Reflexion und Sensibilität als ethische Leitlinien

Doch welche Regeln sollte man anlegen? Für Christian Schicha stehen Reflexion und Sensibilität ganz oben auf der Liste. "Dinge müssen ausgelotet werden und sollten kein Mitleid sondern Empathie zum Ziel haben", sagt er. Transparenz und Freiwilligkeit der Akteure sei unabdingbar. "Wenn ich die hungernden Kinder in mancher Afrikakampagne sehe, dann frage ich mich: Wollten die das? Oder wurden sie instrumentalisiert?" Jeder Medienmacher sollte Wahrhaftigkeit und Wahrheit als Maßstab an seine Arbeit anlegen, sagte der Ethik-Experte.

Thomas Koch, CEO von tkmStarcom, Partner bei Plural Media Services und Autor des Buchs "Die Zielgruppe sind auch nur Menschen" kennt den schmalen Grad, auf dem Werbende laufen müssen: "Wir müssen schon die positive Manipulation nutzen, schließlich stehen wir im Wettbewerb der Aufmerksamkeit." Für ihn schließe das aber die Steigerung mit immer schlimmeren Bildern und dramatischeren Wortkonstruktionen aus. Wichtiger sei es, dass die Botschaft zu den jeweiligen Menschen passt. Es gälte, den richtigen Augenblick für die jeweilige Kampagne zu treffen.

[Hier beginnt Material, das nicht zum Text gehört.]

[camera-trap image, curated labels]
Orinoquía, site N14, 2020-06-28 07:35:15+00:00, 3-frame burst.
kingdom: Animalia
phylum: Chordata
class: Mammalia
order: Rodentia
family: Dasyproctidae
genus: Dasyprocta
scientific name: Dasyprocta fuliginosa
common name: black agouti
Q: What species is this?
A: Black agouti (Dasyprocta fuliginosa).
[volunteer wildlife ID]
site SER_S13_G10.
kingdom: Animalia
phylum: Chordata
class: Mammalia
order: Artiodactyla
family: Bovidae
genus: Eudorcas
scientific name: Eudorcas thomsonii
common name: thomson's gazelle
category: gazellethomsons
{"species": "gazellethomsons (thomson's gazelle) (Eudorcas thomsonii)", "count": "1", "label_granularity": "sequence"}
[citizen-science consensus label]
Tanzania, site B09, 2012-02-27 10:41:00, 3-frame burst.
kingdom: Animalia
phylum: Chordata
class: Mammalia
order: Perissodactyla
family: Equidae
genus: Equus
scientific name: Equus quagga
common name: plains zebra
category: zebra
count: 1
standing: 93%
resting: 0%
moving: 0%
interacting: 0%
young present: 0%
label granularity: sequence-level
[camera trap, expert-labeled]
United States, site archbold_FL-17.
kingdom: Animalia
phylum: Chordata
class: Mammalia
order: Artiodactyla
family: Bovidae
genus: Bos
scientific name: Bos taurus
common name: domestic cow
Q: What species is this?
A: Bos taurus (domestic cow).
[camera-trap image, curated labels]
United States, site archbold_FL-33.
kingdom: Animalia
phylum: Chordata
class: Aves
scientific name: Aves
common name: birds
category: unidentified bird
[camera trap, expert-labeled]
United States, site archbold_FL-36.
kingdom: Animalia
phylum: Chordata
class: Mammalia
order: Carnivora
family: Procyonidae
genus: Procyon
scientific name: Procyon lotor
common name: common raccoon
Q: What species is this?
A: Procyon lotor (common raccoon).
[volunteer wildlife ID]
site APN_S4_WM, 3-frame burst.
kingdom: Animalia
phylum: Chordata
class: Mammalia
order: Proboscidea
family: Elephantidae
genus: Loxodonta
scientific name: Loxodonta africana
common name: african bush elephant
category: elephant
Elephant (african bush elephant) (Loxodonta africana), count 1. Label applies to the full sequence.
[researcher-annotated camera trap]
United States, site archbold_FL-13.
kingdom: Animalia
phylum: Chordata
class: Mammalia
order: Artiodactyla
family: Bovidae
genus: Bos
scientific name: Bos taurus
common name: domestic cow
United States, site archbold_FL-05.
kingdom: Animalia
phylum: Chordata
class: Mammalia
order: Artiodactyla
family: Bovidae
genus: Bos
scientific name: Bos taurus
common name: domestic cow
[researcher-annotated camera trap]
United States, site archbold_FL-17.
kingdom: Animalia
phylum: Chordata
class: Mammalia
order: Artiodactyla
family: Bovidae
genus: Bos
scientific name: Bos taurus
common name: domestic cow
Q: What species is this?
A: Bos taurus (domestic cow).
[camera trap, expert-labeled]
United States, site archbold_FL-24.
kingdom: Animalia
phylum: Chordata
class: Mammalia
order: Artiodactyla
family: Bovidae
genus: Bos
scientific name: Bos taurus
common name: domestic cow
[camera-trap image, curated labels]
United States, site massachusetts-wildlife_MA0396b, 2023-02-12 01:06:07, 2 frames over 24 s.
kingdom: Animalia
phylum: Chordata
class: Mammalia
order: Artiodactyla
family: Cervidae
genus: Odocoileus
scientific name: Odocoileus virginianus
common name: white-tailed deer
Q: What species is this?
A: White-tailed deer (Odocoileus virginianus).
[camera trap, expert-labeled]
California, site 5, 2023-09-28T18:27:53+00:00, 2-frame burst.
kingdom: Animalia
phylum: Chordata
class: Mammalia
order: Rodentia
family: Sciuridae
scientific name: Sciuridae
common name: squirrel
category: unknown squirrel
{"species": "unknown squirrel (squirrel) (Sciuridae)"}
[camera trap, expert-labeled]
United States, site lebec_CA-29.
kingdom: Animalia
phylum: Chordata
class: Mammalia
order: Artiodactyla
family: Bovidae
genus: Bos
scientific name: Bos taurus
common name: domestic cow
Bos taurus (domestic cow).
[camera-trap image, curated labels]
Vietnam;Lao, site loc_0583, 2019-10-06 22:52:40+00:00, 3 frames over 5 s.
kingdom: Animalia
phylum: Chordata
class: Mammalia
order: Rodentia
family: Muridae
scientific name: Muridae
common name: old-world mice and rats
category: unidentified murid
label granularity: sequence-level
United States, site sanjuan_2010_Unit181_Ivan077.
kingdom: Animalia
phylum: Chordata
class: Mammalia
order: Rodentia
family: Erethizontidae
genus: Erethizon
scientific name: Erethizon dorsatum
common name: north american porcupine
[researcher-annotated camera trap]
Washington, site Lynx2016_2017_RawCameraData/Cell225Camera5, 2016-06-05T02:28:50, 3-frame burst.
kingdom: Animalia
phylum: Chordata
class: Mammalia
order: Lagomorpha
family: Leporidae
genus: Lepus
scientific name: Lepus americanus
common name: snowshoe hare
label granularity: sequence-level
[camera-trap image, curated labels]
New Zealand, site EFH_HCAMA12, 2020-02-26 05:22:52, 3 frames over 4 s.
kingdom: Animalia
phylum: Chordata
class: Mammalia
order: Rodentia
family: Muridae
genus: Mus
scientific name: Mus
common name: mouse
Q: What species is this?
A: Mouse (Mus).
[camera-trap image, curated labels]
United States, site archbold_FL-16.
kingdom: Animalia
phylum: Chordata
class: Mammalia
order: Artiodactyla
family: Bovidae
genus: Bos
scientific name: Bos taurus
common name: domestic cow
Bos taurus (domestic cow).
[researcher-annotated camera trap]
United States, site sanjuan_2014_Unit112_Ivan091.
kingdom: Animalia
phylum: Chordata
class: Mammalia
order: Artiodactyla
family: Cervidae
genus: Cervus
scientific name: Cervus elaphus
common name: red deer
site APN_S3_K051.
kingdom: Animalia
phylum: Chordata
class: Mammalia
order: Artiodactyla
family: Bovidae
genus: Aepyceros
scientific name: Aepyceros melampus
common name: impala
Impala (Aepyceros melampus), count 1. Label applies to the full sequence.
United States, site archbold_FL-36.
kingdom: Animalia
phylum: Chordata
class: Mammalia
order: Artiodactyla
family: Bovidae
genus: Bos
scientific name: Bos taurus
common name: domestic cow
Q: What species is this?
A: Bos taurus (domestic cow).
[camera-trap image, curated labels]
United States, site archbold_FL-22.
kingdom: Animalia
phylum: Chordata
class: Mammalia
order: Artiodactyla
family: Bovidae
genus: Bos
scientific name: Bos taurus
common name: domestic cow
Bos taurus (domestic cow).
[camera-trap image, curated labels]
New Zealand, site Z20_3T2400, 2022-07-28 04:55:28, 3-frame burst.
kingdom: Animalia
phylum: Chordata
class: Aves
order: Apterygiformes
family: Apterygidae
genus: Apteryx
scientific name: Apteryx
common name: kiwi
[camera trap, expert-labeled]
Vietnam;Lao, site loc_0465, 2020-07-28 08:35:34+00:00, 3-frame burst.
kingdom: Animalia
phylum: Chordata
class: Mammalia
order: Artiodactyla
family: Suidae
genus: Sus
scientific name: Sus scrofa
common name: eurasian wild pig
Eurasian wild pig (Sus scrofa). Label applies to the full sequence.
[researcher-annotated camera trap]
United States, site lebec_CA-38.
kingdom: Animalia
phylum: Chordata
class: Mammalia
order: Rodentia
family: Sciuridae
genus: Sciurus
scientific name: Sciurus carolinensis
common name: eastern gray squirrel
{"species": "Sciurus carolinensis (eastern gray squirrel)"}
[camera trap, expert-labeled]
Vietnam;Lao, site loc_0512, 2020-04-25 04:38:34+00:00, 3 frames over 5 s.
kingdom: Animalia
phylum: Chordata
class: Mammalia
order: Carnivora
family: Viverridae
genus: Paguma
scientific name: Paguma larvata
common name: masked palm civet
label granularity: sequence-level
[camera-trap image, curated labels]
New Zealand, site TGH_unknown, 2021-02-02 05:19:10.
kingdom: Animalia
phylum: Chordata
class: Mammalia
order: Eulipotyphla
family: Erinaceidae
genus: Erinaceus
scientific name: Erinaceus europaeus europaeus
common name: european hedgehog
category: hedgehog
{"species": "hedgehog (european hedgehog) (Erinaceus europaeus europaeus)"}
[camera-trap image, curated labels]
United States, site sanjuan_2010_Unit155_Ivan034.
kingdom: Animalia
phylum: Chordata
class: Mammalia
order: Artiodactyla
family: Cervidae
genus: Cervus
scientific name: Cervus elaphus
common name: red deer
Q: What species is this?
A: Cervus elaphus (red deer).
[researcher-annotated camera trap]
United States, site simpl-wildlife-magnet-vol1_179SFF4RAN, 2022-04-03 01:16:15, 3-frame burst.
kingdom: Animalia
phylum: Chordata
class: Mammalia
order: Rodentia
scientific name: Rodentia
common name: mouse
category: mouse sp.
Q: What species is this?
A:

Kindchenschema zieht immer

Wir alle lieben Kinder und gerade sie erwecken in uns das Mitempfinden. Doch dürfen Spendensammler dieses Gefühl bewusst ausnutzen? Laura-Jane Dankesreiter kennt die Schwierigkeiten: "In der Hospizarbeit hat jeder direkt das kleine Kind, vielleicht acht Jahre alt und krebskrank, vor Augen. Diese Stereotype zu durchbrechen, ist schwer. Dabei können heute viele mit ihren Krankheiten älter werden und dann denken Menschen, 'Hey deren Leben ist doch länger' und dann fehlt die nötige Dramatik." Dieses Gefühl konnte eine Diskussionsteilnehmerin direkt bestätigen. "Wir wollten für meinen 18-jährigen Sohn Spenden werben, aber ich hörte dann, er sei zu alt für viele Likes in den sozialen Medien".

Wir als Journalist:innen sind von diesen Stereotypen und unserer fertigen Geschichte vorab im Kopf ebenfalls betroffen. Franziska Kopitzsch berichtet davon, das Medien-Anfragen zu diesem Thema sich häufig auf Kinder eingrenzen. "Wir müssen flexibel sein und immer im Kopf halten, was kommt für die Menschen, die wir unterstützen wollen, dabei raus?" Dennoch versucht sie jedes Mal den Blick auch auf die jungen Erwachsenen zu lenken. 

Das viel dabei rauskommen sollte, darin waren sich alle Beteiligten an diesem Abend einig. Letztendlich entscheiden aber auch wir als Spender:innen, welche Aktion wir unterstützen und können so indirekten Einfluss auf die Art von Kampagnen ausüben. Der Bundesverband Kinderhospiz e.V. gilt als wichtigster Kompetenzträger für die Beratung und Betreuung von betroffenen Kindern sowie ihren Familien. Er vertritt die Interessen für stationäre Kinderhospize und ambulante Dienste. Im Rahmen des Qualitätsmanagements entwickelt der Dachverband Kriterien und Merkmale. Der Verband will die öffentliche Wahrnehmung der Kinderhospizarbeit stärken.